The Israeli military suggested Sunday’s blaze in the tent camp may have been caused by secondary explosions, possibly from Palestinian militants’ weapons. Rear Adm. Daniel Hagari, the Israeli military spokesman, said the munitions used — targeting what the army said was a position with two senior Hamas militants — were too small to be the source of the blaze.
The strike or the subsequent fire could also have ignited fuel, cooking gas canisters or other materials in the camp. The blaze killed 45 Palestinians, according to Gaza health officials. Netanyahu said the fire was the result of a “tragic mishap.”

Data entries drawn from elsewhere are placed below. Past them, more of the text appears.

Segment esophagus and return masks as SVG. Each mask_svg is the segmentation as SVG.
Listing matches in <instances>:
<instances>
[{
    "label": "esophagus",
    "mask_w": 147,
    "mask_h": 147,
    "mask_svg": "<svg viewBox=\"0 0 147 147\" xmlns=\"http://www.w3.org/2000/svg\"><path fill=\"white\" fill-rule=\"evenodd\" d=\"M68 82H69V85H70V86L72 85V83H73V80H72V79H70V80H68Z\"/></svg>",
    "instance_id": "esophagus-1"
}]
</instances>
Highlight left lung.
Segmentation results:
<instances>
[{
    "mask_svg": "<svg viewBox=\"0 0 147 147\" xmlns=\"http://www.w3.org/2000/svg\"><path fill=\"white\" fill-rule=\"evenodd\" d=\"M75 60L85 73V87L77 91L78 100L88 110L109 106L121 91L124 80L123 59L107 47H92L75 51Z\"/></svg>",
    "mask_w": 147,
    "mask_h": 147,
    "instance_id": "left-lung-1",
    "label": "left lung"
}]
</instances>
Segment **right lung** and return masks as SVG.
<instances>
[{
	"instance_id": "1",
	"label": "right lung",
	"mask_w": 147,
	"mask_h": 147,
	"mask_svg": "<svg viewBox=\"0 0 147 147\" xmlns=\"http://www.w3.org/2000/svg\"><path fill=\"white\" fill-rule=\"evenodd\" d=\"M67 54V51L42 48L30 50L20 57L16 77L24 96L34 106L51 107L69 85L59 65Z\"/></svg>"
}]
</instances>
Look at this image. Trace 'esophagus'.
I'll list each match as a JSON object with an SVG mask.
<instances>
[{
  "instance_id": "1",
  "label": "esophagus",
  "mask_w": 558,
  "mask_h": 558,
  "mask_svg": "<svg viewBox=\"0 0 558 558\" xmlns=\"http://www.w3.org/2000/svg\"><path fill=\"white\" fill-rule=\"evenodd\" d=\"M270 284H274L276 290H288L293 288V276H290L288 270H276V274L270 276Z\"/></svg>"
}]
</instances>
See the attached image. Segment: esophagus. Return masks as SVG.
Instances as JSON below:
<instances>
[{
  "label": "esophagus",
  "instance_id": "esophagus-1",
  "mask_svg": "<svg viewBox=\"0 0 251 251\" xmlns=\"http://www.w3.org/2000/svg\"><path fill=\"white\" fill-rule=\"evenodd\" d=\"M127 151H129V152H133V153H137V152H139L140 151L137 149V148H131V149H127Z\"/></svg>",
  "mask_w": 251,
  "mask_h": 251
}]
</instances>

The strikes over the past few days have hit areas west of Rafah, where the military had not ordered civilians to evacuate. Israeli ground troops and tanks have been operating in eastern Rafah, in central parts of the city, and along the Gaza-Egypt border.
The U.S. and other allies of Israel have warned against a full-fledged offensive in Rafah, with the Biden administration saying this would cross a “red line” and refusing to provide offensive arms for such an undertaking. On Tuesday, U.S. State Department spokesman Matthew Miller gave no indication the administration sees Israel as crossing any of the red lines for Rafah, saying the offensive is still on a “far different” scale than assaults on other population centers in Gaza.
Last week, the International Court of Justice ordered Israel to halt its Rafah offensive as part of South Africa’s case accusing Israel of committing genocide against the Palestinians in Gaza, a charge Israel vehemently denies.
A proposed U.N. Security Council resolution demanding a halt to Rafah fighting was being circulated by Algeria on Tuesday, with plans to potentially bring it to a vote this week. The U.S. has vetoed multiple Gaza cease-fire resolutions.
The war began when Hamas and other militants burst into southern Israel in a surprise attack on Oct. 7, killing some 1,200 civilians and taking around 250 hostage. More than 100 were released during a weeklong cease-fire in November in exchange for Palestinians imprisoned by Israel.
Israel’s offensive in response to the attack has killed at least 36,096 Palestinians, according to Gaza’s Health Ministry, which does not distinguish between fighters and civilians in its count. Israel says it has killed 13,000 militants.